Wenn mein Berufsbild einmal wieder allzu klischeehaft dargestellt wird, führt das dazu, dass ich (zumindest innerlich) gerne mal die Augen verdrehe. Höchste Zeit um einmal mit einigen Klischees der PR-Branche aufzuräumen. Meine Top Five Klischees:

  1. PR, der natürliche Feind des Journalisten: Es gibt Menschen, die meinen, PR sei nichts anderes als bloße Meinungsmache oder gar Propaganda. Allein die Verwendung dieses doch recht vorbelasteten Wortes zeugt meiner Meinung nach nur davon, dass das Gegenüber nicht besonders viel Ahnung hat. Klar ist, kein Journalist will (und darf) sich von Pressesprechern und Agenturen vorgeben lassen, was er zu schreiben hat. Wenn jedoch eine offene und ehrliche Kommunikation auf Augenhöhe stattfindet, wird manch ein Journalist sogar dankbar für eine saubere Aufbereitung, einen Hinweis oder gutes Bildmaterial sein – vor allem in Zeiten, in denen Redaktionen oft gnadenlos unterbesetzt sind.
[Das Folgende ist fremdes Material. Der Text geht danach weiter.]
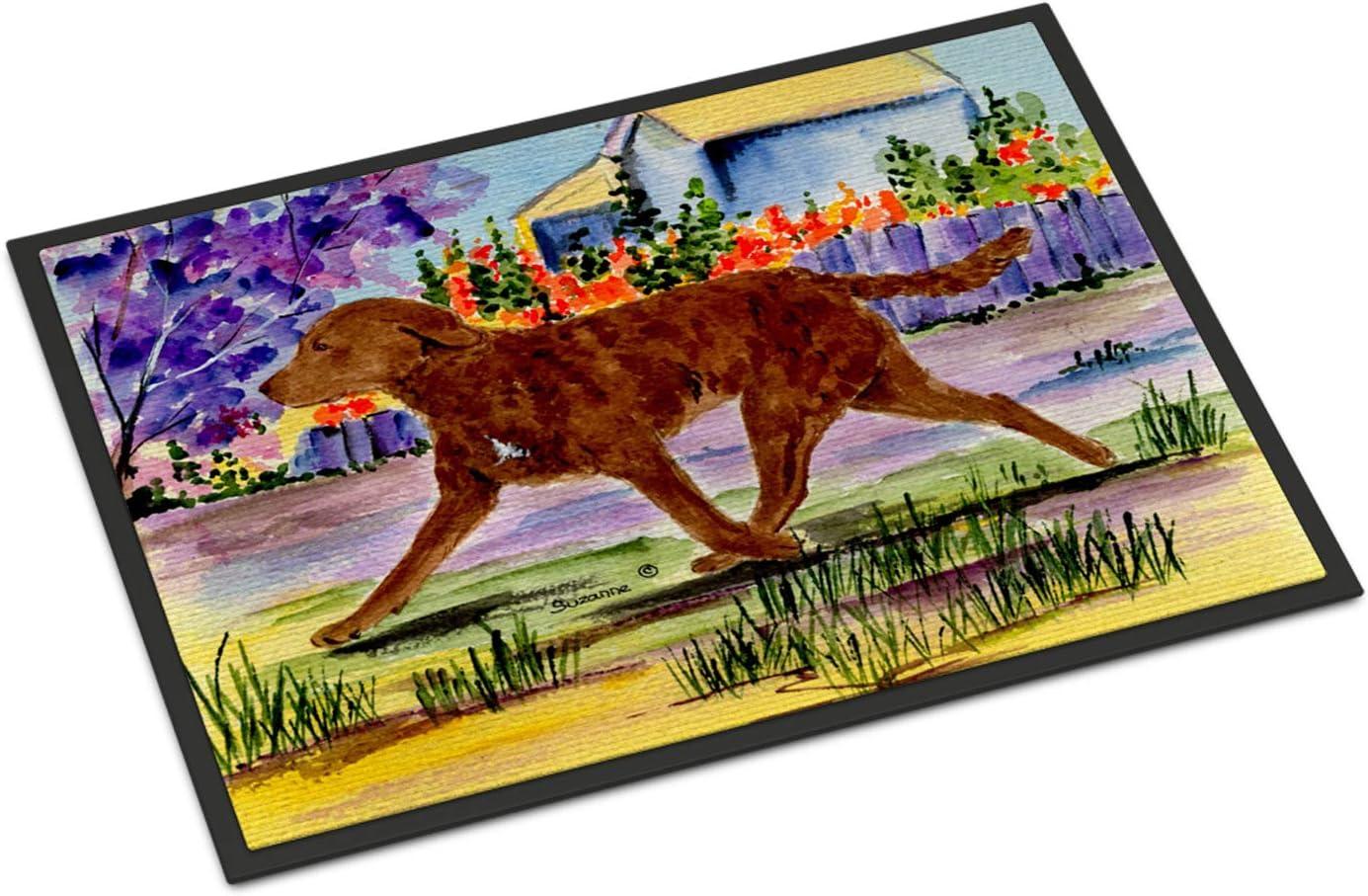 Caroline s Treasures SS8435MAT Chesapeake Bay Retriever Indoor Outdoor Mat 18×27 Doormat, 18H X 27W, Multicolor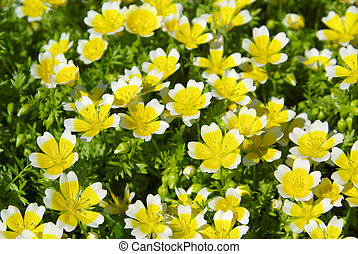 poached egg plant 01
  2. PR kennt keine Moral: Durch disziplinenübergreifende Kommunikationskonzepte verschwimmt manchmal die Grenze zwischen PR und Werbung, es ist oft eine Gratwanderung zwischen neutral, aber nicht negativ und werblich, überhöht und absolut positiv dargestellt. Hinzu kommt, dass die Moral bei manchen Themenbereichen auf sehr wackeligen Beinen steht. Wer als Pressesprecher für die Tabak- oder Pharmaindustrie arbeitet, legt die Vermutung nahe, kein Gutmensch zu sein. Doch es lohnt sich hier nicht zu verallgemeinern: Wenn eine PR-Kampagne Aufklärungsarbeit im Kampf gegen illegale Drogen leistet oder einer sozialen Stiftung zu mehr Bekanntheit, Fördergeldern und schließlich zur Umsetzung caritativer Projekte verhilft, ist die Frage nach der Moral wirklich überflüssig!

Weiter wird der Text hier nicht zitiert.